On Sunday, fairgoers will be treated to the familiar sound of metal-on-metal when the annual Horseshoe Pitching Contest kicks off at the pits at 1 p.m.
Contestants of all ages will toss their shoes with the hopes of a ringer and weekend bragging rights.
Many familiar faces will migrate to the pits, including a pair of brothers, who use the fair, and horseshoes, as a way to bring each other together after spending most of the year apart.
Tunkhannock native Jerry Pelka, and his brother, Ken, of New Jersey, will team up at this year’s horseshoe competition in the senior group, a tradition now more than 10 years in the making.
The duo has been playing horseshoes for decades.

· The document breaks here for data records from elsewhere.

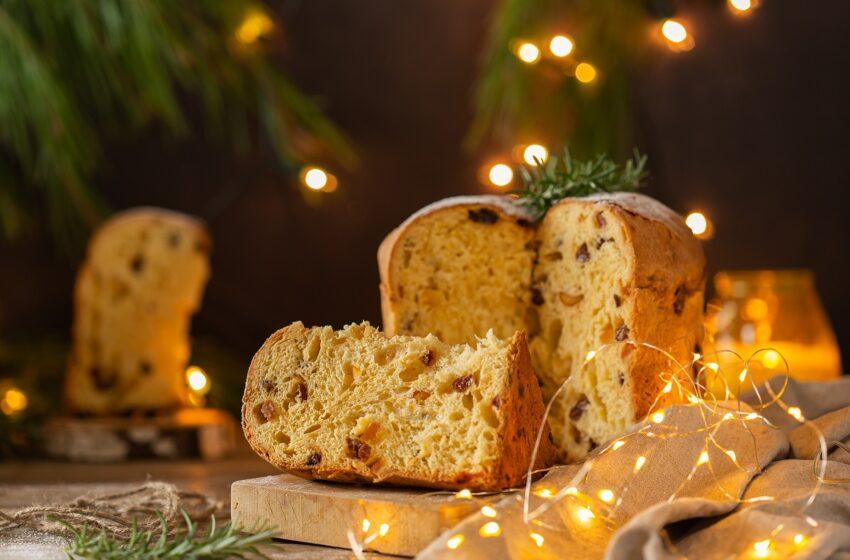 La storia del panettone, uno dei dolci natalizi più amati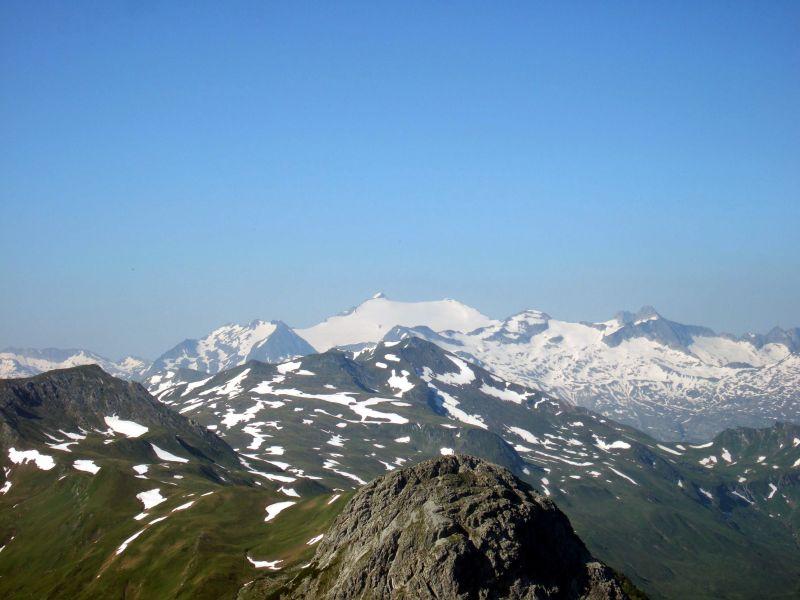 Foto: Ingo Gräber / Wander Tour / Aus dem Riedingtal im Lungau auf das Mosermandl (2680 m) / Ankogel / 05.10.2013 17:52:52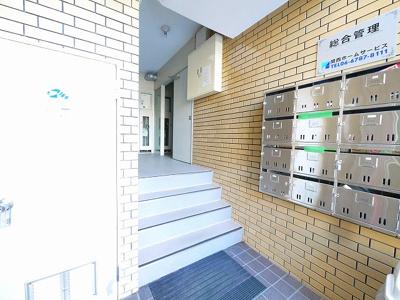 【エントランス】カルム学園前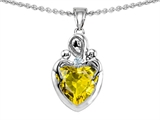 Star K™ Loving Mother with Twins Children Pendant Necklace With 8mm Heart Simulated Yellow Sapphire style: 308495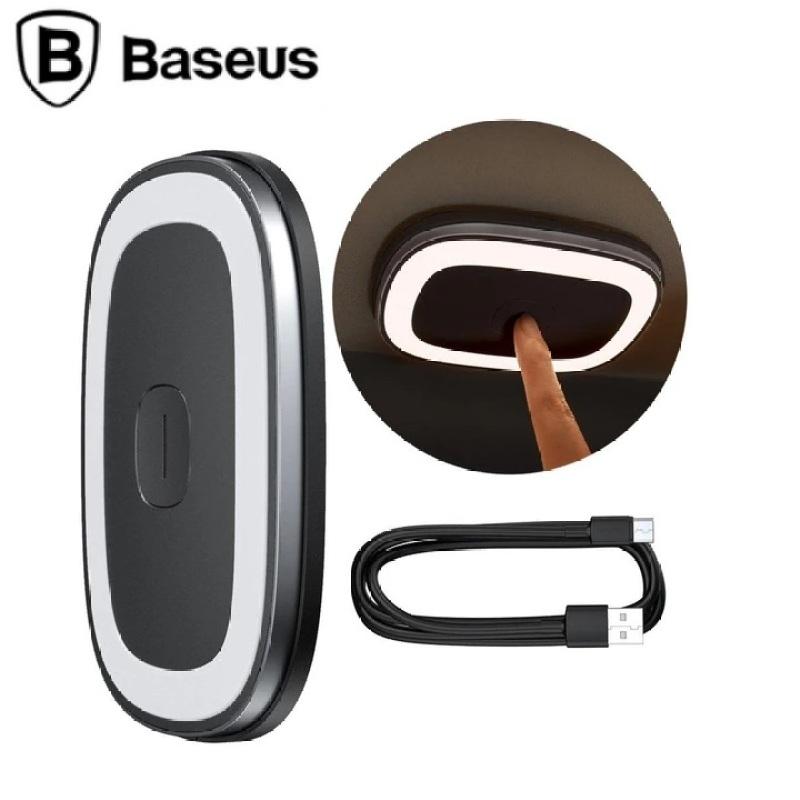 Đèn led gắn trần ô tô, phòng khách, bếp cao cấp thương hiệu Baseus CRYDD01-01 (dung lượng pin 400mAh)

Both grew up in Wharton, New Jersey, and both ended up serving in the 86th Airborne Army division of the army for three years.
Jerry is retired from working in insurance, while Ken is retired from being a carpenter.

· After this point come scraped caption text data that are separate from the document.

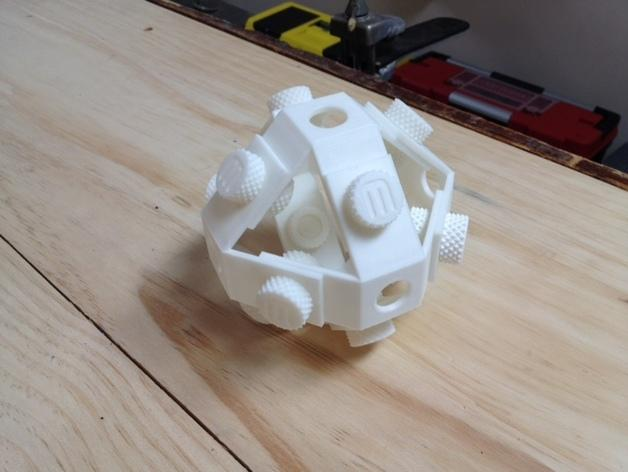 机械复古小球Makerball 3D模型  图1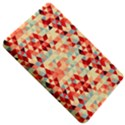 Modern Hipster Triangle Pattern Red Blue Beige Kindle Fire (1st Gen) Hardshell Case View5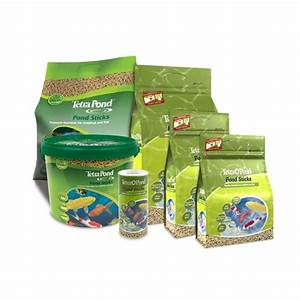 Tetra Pond Sticks : tetra pond sticks 11 lbs 40 liter bag tetra pond ~ Yasmunasinghe.com Haus und Dekorationen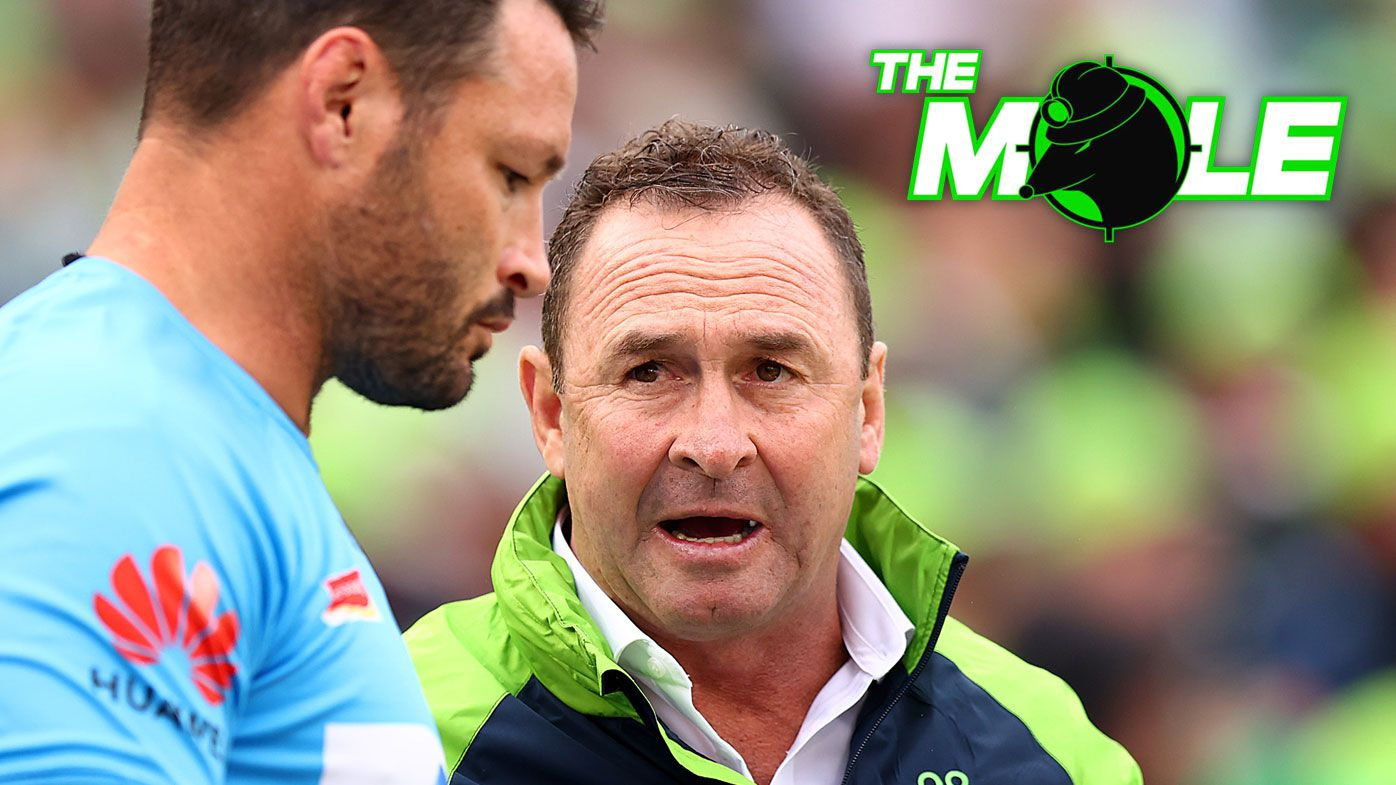 Canberra coach Ricky Stuart is in hot water after allegedly abusing referee Henry Perenara in Saturday's match against the Warriors.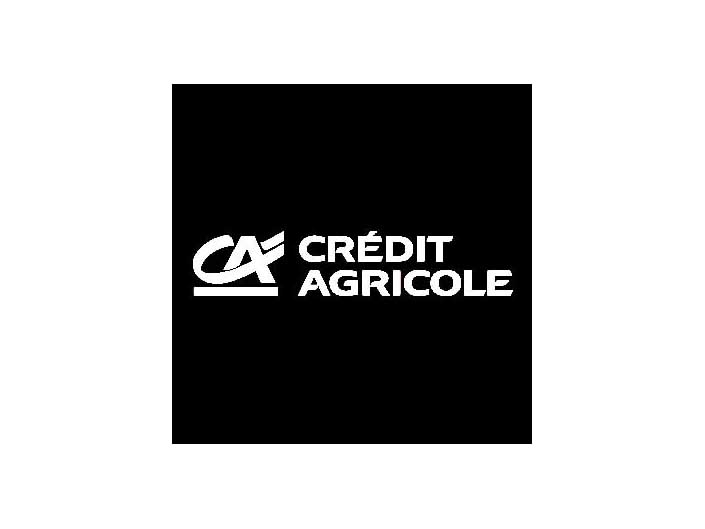 Photographe corporate Paris logo Crédit Agricole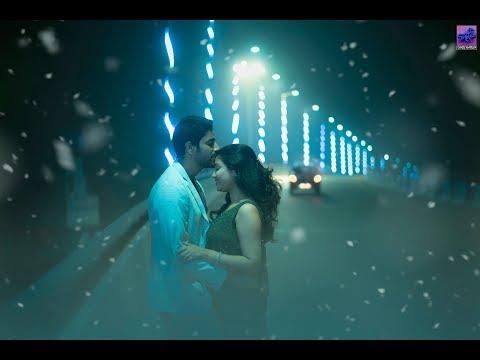 Labon Ko [Full Song] | Bhool Bhulaiyaa|Gurpreet |Suman|Debojoyti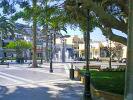 Foto 6 de Coquimbo, Coquimbo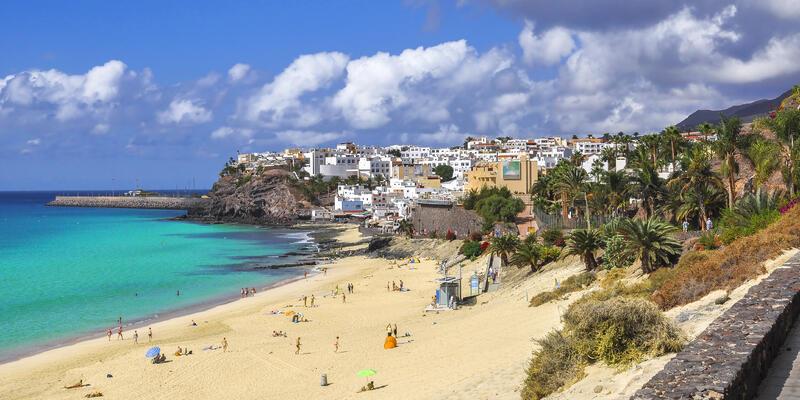 Fuerteventura (Photo:JackCo/Shutterstock)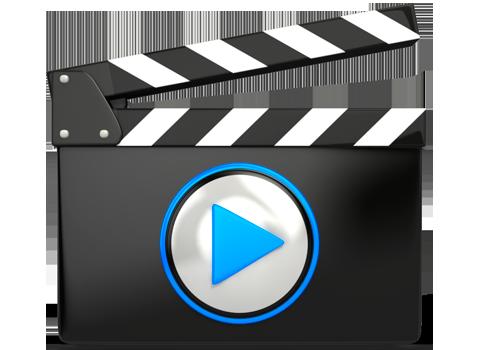 video - Видео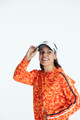 KINONA Hit The Range Hoodie - Hidden In Site Orange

Jerry moved to Tunkhannock with work and has lived in T-Town for 35 plus years, while Ken still lives in New Jersey.
Both don’t see each other as much as they’d like, spending only a handful of days together throughout the year.
But just as the fair signals the beginning of the fall season, so, too, does it signal a family reunion of sorts.
Ken will again make the annual trip to NEPA for the fair, just like Jerry makes the annual trip to New Jersey to team up with his brother for the New Jersey State Fair.
“It’s definitely something we look forward to,” Jerry said.
Jerry is 71, but plays horseshoes every Thursday in tournaments held at the Factoryville Sportsmen’s Club.
“There’s definitely some serious throwers down there, “ he said.
He started his horseshoe ‘career’ like many other throwers: in the backyard.
His brother started out much in the same way, but at 68, has a slightly younger arm of the pair when it comes to throwing their ‘single-flip’ tosses.
The duo has managed some third and fourth place finishes at the fair, and are hoping to find themselves in the top names of the leader board at tournament’s end.
“We have hopes of finishing in the top three, though realistically it usually doesn’t work out that way,” Jerry chuckled. “We’ll probably end up more like fifth or sixth. Being in our golden years, we’ve got to be realistic.”
Jerry said the biggest thing that gets the brothers coming back is not only seeing each other, but seeing their friends.
“The camaraderie in horse shoes is the biggest reason why we go,” he said. “It’s a fun time and there’s a lot of competition. We enjoy it and everyone else there does, too.”
Aside from horseshoes, Jerry enjoys something that he has in common with most other folks at the fair: the food.
“I really enjoy that part,” he laughed. “When we’re playing there’s not too much time to wander around so I try to come on a different day because the food is my favorite part.”
He also said that the FSC keeps him active, especially during horseshoe tournaments, when ages can range from 13 to 87.
“We hope to pass what we know on to the younger guys, but sometimes its the older fellows learning from the kids, so it all works out,” he said.
But don’t let any age gap fool you. Jerry noted that he and his brother will still be on a pretty even playing field.
“Horseshoes allows older and younger players to compete on an even scale because all you have to do is be close, which only counts in horseshoes and grenades,” he said. “I haven’t thrown a grenade in 50 years!”
While the Pelkas may be one of the older teams competing on Sunday, they certainly will be having just as much fun as the younger crowd, which is really what the Wyoming County Fair is all about - fun for everyone.